:: Exercise brief ::
Rewrite all of the records below, replacing every "slide" with "page" and leaving everything else unchanged. Leave the pictures out.
=== Section Start ===
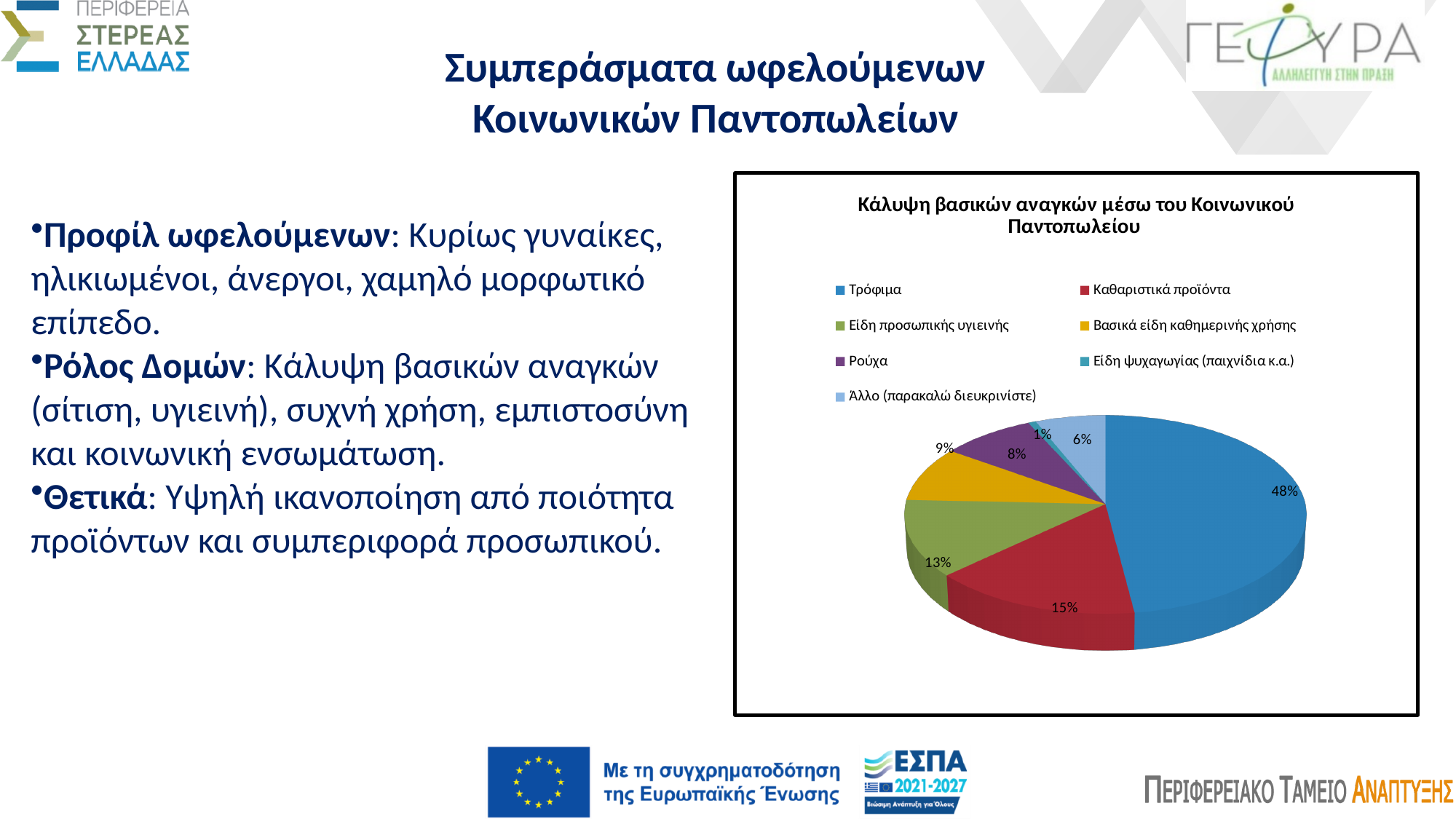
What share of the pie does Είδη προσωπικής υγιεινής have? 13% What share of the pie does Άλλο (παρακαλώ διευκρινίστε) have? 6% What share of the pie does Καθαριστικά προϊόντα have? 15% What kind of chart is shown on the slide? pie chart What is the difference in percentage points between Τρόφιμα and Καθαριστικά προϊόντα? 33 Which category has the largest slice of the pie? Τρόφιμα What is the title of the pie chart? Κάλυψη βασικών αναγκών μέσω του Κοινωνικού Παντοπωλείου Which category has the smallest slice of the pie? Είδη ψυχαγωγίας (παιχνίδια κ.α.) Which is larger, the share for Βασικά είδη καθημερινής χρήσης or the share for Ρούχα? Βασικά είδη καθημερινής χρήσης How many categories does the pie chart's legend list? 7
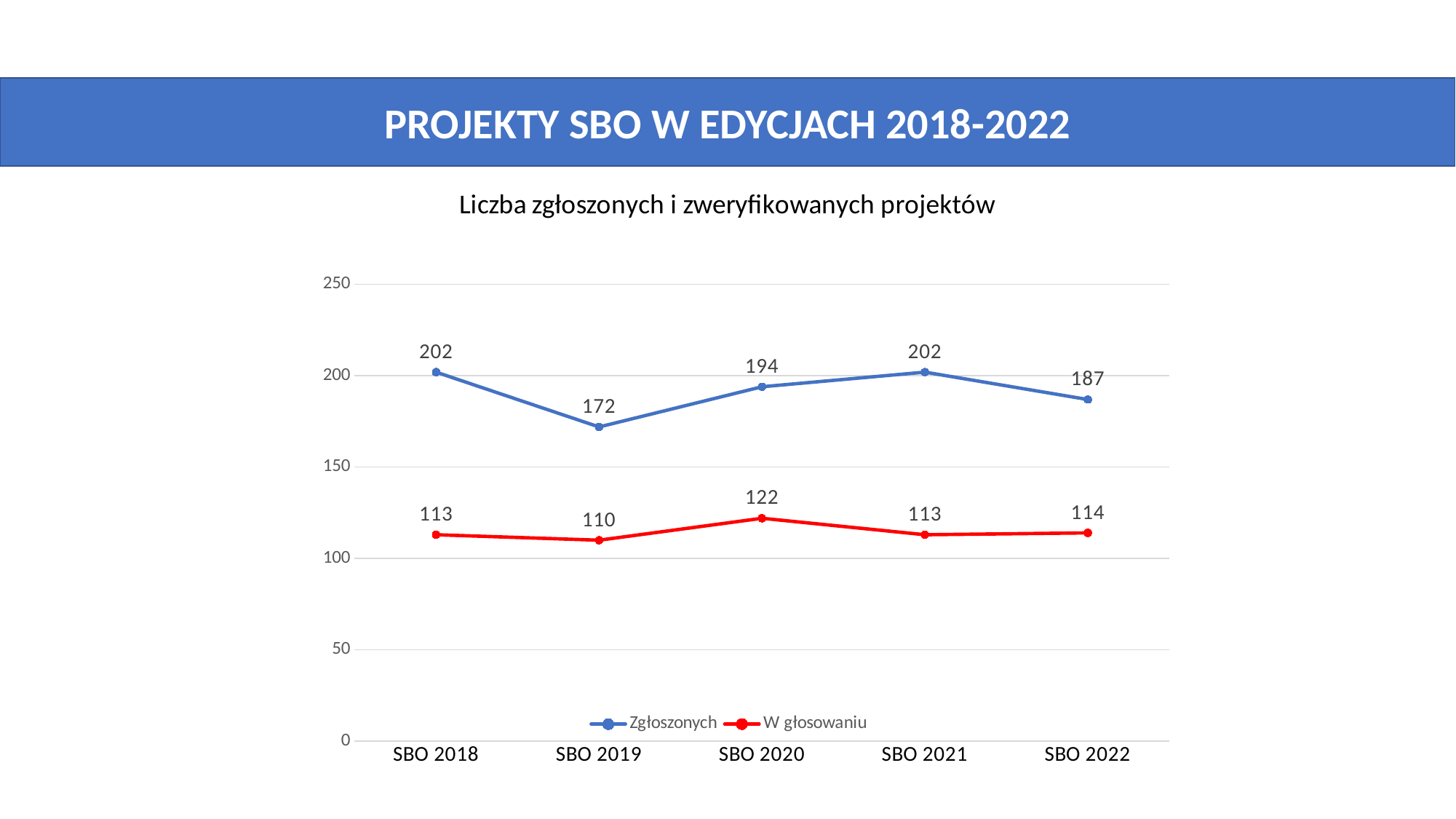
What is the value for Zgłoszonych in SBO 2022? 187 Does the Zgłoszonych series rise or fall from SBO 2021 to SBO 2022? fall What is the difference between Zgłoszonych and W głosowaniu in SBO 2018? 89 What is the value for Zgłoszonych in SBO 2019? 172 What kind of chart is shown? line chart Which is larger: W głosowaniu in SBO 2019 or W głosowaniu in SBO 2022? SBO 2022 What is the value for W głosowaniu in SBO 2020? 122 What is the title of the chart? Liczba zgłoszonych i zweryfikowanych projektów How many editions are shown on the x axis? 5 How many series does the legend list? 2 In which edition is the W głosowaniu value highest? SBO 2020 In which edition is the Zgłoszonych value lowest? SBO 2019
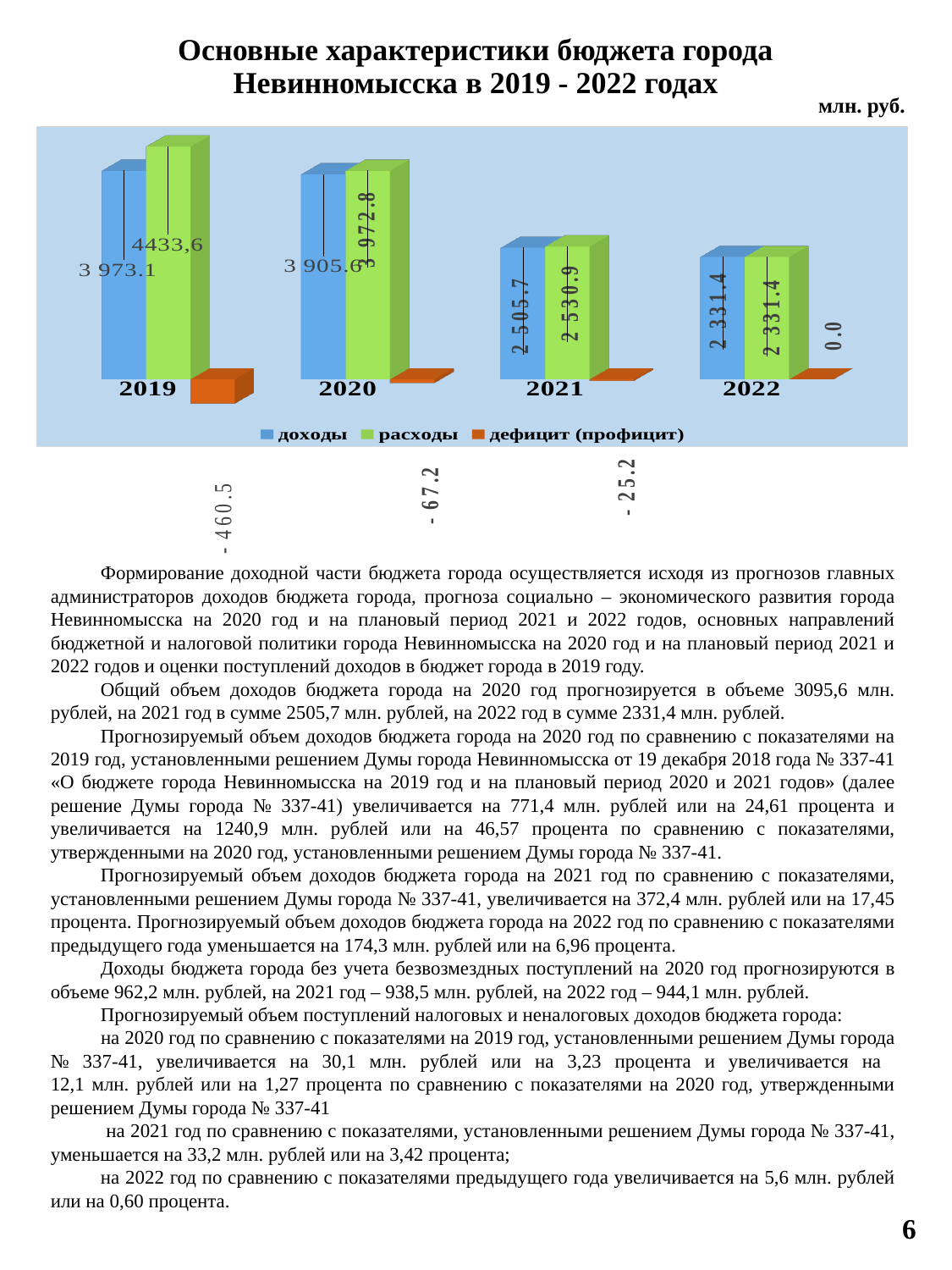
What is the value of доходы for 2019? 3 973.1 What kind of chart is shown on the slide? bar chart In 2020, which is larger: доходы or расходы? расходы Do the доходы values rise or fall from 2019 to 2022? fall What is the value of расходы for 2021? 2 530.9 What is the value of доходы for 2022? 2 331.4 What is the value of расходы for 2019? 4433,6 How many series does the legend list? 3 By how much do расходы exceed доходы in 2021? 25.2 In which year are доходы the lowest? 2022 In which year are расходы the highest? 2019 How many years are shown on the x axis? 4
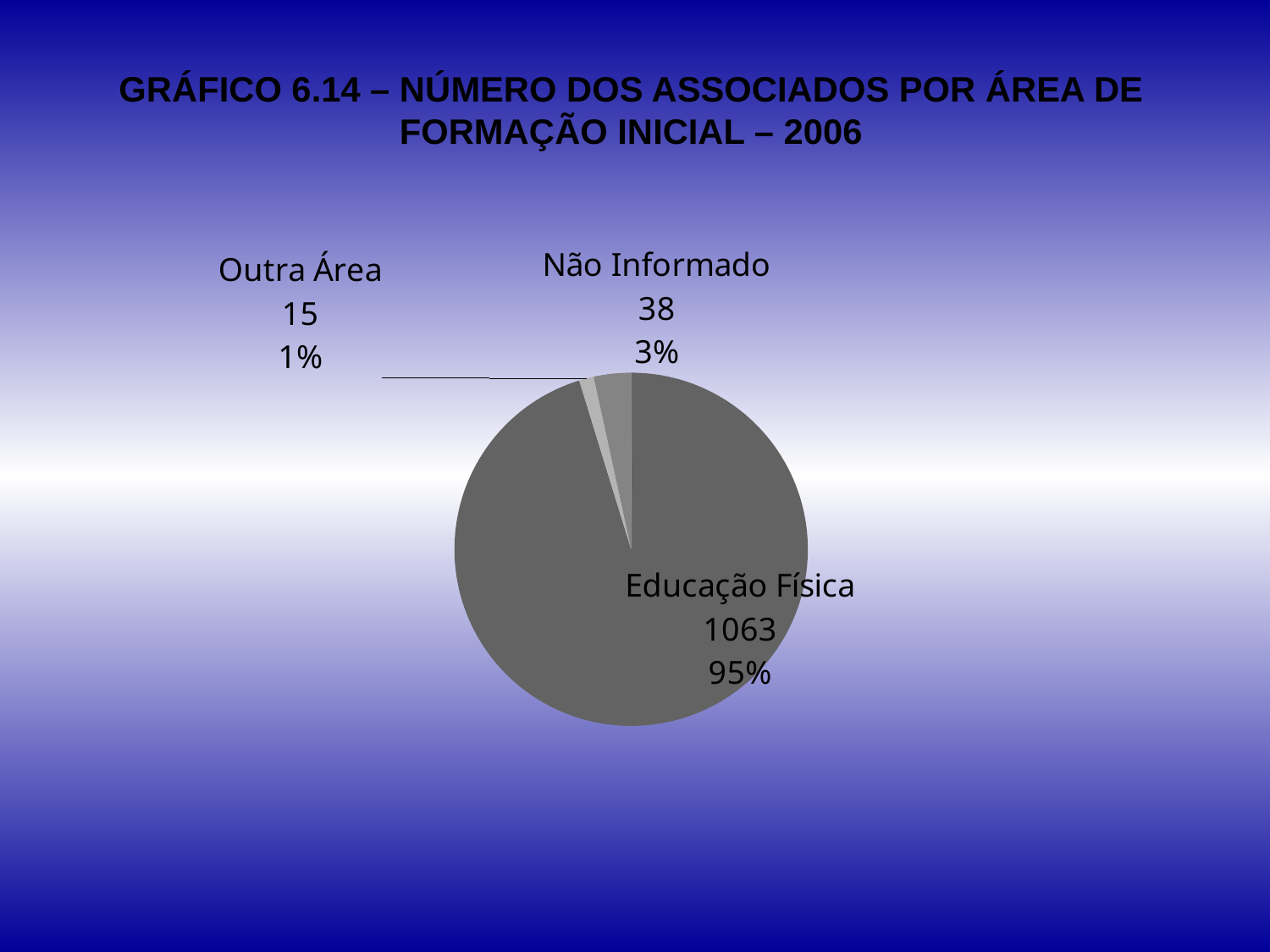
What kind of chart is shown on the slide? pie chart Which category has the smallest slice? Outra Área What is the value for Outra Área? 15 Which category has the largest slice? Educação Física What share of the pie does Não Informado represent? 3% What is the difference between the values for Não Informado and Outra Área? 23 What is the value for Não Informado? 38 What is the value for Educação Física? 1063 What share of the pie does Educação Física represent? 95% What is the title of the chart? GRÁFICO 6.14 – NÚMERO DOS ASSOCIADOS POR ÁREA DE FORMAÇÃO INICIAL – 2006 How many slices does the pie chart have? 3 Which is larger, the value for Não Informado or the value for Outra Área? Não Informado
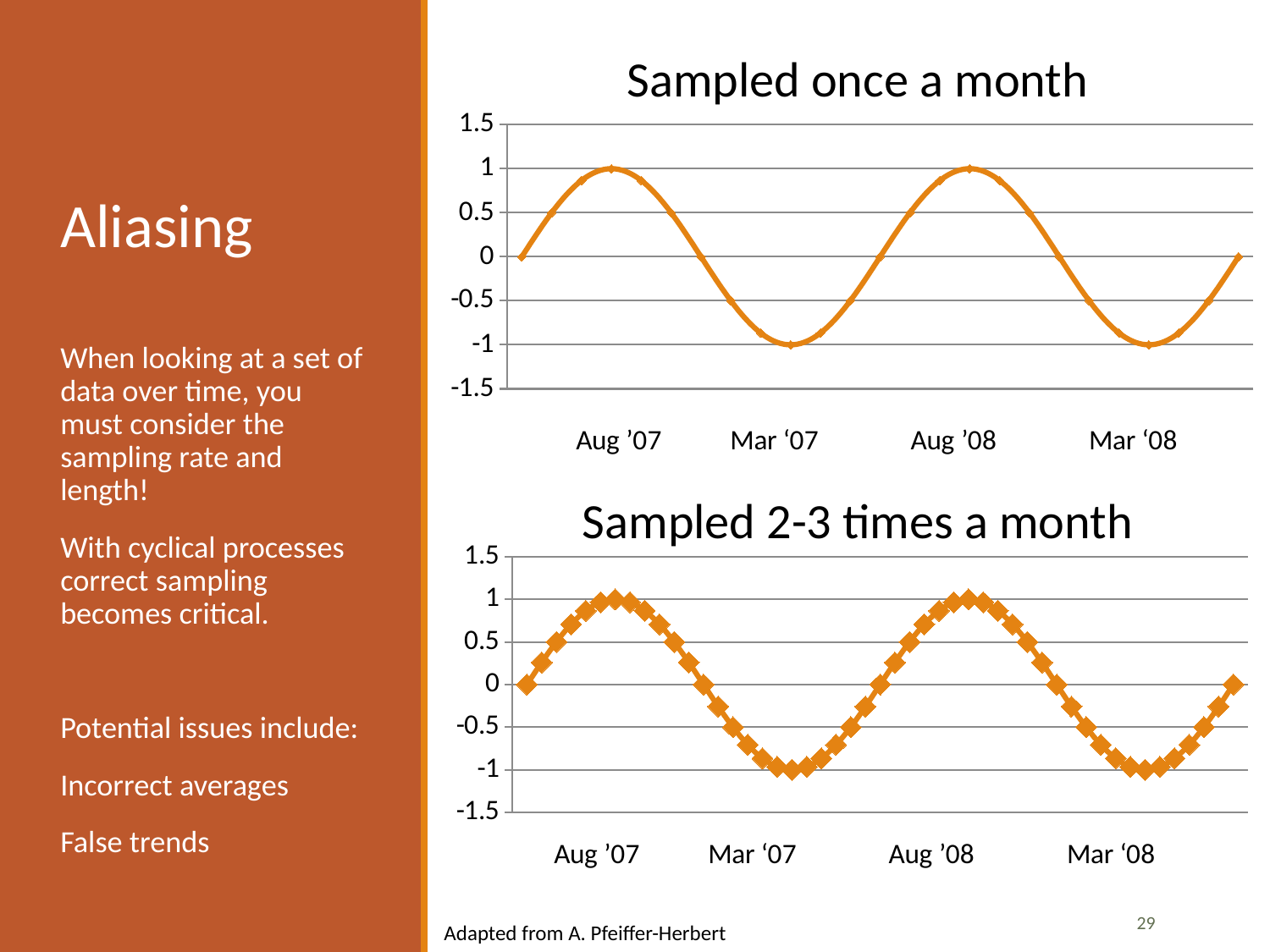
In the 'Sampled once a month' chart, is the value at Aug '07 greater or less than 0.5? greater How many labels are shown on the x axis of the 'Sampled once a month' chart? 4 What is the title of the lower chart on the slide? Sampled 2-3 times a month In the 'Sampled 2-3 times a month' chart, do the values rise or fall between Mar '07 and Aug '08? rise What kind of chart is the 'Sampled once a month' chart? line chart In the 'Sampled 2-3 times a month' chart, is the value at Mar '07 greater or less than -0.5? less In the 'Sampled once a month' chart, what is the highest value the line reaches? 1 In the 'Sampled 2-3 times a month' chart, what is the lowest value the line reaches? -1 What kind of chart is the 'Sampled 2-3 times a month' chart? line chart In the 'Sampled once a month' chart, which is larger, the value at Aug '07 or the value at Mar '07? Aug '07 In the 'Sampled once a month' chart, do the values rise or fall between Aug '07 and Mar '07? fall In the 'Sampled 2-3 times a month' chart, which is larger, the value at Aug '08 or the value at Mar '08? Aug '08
=== Section End ===
:: Solution to the problem ::
What share of the pie does Είδη προσωπικής υγιεινής have? 13% What share of the pie does Άλλο (παρακαλώ διευκρινίστε) have? 6% What share of the pie does Καθαριστικά προϊόντα have? 15% What kind of chart is shown on the page? pie chart What is the difference in percentage points between Τρόφιμα and Καθαριστικά προϊόντα? 33 Which category has the largest slice of the pie? Τρόφιμα What is the title of the pie chart? Κάλυψη βασικών αναγκών μέσω του Κοινωνικού Παντοπωλείου Which category has the smallest slice of the pie? Είδη ψυχαγωγίας (παιχνίδια κ.α.) Which is larger, the share for Βασικά είδη καθημερινής χρήσης or the share for Ρούχα? Βασικά είδη καθημερινής χρήσης How many categories does the pie chart's legend list? 7
What is the value for Zgłoszonych in SBO 2022? 187 Does the Zgłoszonych series rise or fall from SBO 2021 to SBO 2022? fall What is the difference between Zgłoszonych and W głosowaniu in SBO 2018? 89 What is the value for Zgłoszonych in SBO 2019? 172 What kind of chart is shown? line chart Which is larger: W głosowaniu in SBO 2019 or W głosowaniu in SBO 2022? SBO 2022 What is the value for W głosowaniu in SBO 2020? 122 What is the title of the chart? Liczba zgłoszonych i zweryfikowanych projektów How many editions are shown on the x axis? 5 How many series does the legend list? 2 In which edition is the W głosowaniu value highest? SBO 2020 In which edition is the Zgłoszonych value lowest? SBO 2019
What is the value of доходы for 2019? 3 973.1 What kind of chart is shown on the page? bar chart In 2020, which is larger: доходы or расходы? расходы Do the доходы values rise or fall from 2019 to 2022? fall What is the value of расходы for 2021? 2 530.9 What is the value of доходы for 2022? 2 331.4 What is the value of расходы for 2019? 4433,6 How many series does the legend list? 3 By how much do расходы exceed доходы in 2021? 25.2 In which year are доходы the lowest? 2022 In which year are расходы the highest? 2019 How many years are shown on the x axis? 4
What kind of chart is shown on the page? pie chart Which category has the smallest slice? Outra Área What is the value for Outra Área? 15 Which category has the largest slice? Educação Física What share of the pie does Não Informado represent? 3% What is the difference between the values for Não Informado and Outra Área? 23 What is the value for Não Informado? 38 What is the value for Educação Física? 1063 What share of the pie does Educação Física represent? 95% What is the title of the chart? GRÁFICO 6.14 – NÚMERO DOS ASSOCIADOS POR ÁREA DE FORMAÇÃO INICIAL – 2006 How many slices does the pie chart have? 3 Which is larger, the value for Não Informado or the value for Outra Área? Não Informado
In the 'Sampled once a month' chart, is the value at Aug '07 greater or less than 0.5? greater How many labels are shown on the x axis of the 'Sampled once a month' chart? 4 What is the title of the lower chart on the page? Sampled 2-3 times a month In the 'Sampled 2-3 times a month' chart, do the values rise or fall between Mar '07 and Aug '08? rise What kind of chart is the 'Sampled once a month' chart? line chart In the 'Sampled 2-3 times a month' chart, is the value at Mar '07 greater or less than -0.5? less In the 'Sampled once a month' chart, what is the highest value the line reaches? 1 In the 'Sampled 2-3 times a month' chart, what is the lowest value the line reaches? -1 What kind of chart is the 'Sampled 2-3 times a month' chart? line chart In the 'Sampled once a month' chart, which is larger, the value at Aug '07 or the value at Mar '07? Aug '07 In the 'Sampled once a month' chart, do the values rise or fall between Aug '07 and Mar '07? fall In the 'Sampled 2-3 times a month' chart, which is larger, the value at Aug '08 or the value at Mar '08? Aug '08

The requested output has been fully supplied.